◆ Data to use:

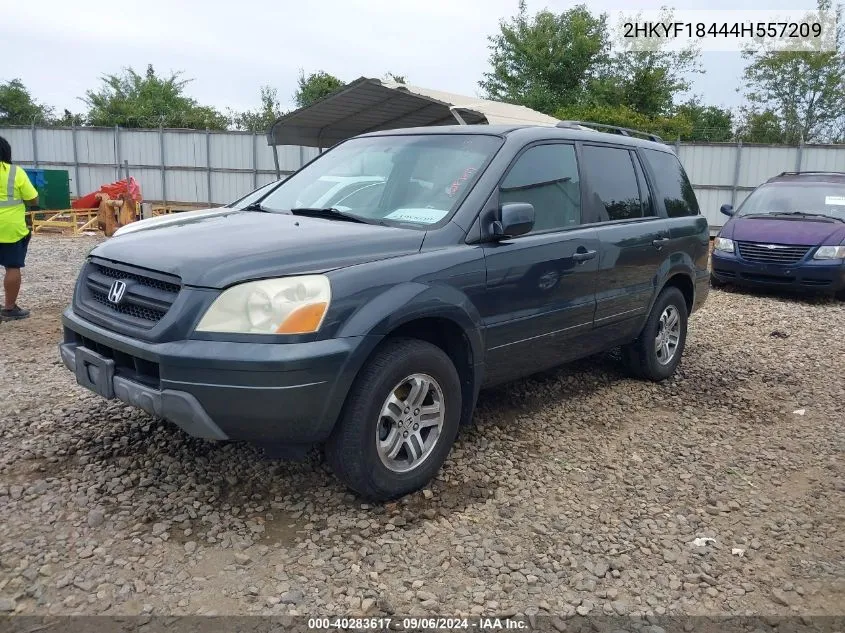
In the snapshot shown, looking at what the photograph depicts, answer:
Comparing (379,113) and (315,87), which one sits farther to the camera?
(315,87)

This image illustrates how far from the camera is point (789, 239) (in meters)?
9.62

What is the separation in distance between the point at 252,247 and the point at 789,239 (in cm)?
872

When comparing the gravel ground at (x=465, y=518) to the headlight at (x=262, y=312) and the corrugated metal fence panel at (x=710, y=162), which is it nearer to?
the headlight at (x=262, y=312)

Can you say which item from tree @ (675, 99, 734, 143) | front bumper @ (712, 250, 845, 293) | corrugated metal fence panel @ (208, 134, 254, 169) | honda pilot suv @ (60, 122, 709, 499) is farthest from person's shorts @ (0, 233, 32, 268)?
tree @ (675, 99, 734, 143)

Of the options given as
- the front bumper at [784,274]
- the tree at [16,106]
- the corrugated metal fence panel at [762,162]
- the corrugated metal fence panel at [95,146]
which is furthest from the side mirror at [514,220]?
the tree at [16,106]

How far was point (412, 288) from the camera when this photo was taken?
10.7 ft

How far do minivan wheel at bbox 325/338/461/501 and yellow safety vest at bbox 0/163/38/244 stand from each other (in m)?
5.32

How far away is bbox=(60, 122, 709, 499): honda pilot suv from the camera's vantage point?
2.90 meters

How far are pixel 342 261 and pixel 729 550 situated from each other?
2.17m

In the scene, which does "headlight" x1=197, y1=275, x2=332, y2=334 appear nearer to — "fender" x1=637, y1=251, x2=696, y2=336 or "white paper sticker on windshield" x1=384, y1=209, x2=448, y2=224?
"white paper sticker on windshield" x1=384, y1=209, x2=448, y2=224

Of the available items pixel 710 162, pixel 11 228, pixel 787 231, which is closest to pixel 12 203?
pixel 11 228

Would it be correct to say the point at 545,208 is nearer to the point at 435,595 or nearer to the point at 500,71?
the point at 435,595

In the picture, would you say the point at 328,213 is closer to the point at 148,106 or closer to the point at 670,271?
the point at 670,271

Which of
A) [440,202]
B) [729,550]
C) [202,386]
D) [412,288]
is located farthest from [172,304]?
[729,550]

◆ What is expected: Format the rows from the line containing "Would it be" through the end of the rows as a JSON list of strings, one string per line, leaving out blank lines.

◆ Output for this exercise:
[
  "Would it be correct to say the point at 545,208 is nearer to the point at 435,595 or nearer to the point at 500,71?",
  "the point at 435,595",
  "In the picture, would you say the point at 328,213 is closer to the point at 148,106 or closer to the point at 670,271?",
  "the point at 670,271",
  "Which of",
  "A) [440,202]",
  "B) [729,550]",
  "C) [202,386]",
  "D) [412,288]",
  "is located farthest from [172,304]?",
  "[729,550]"
]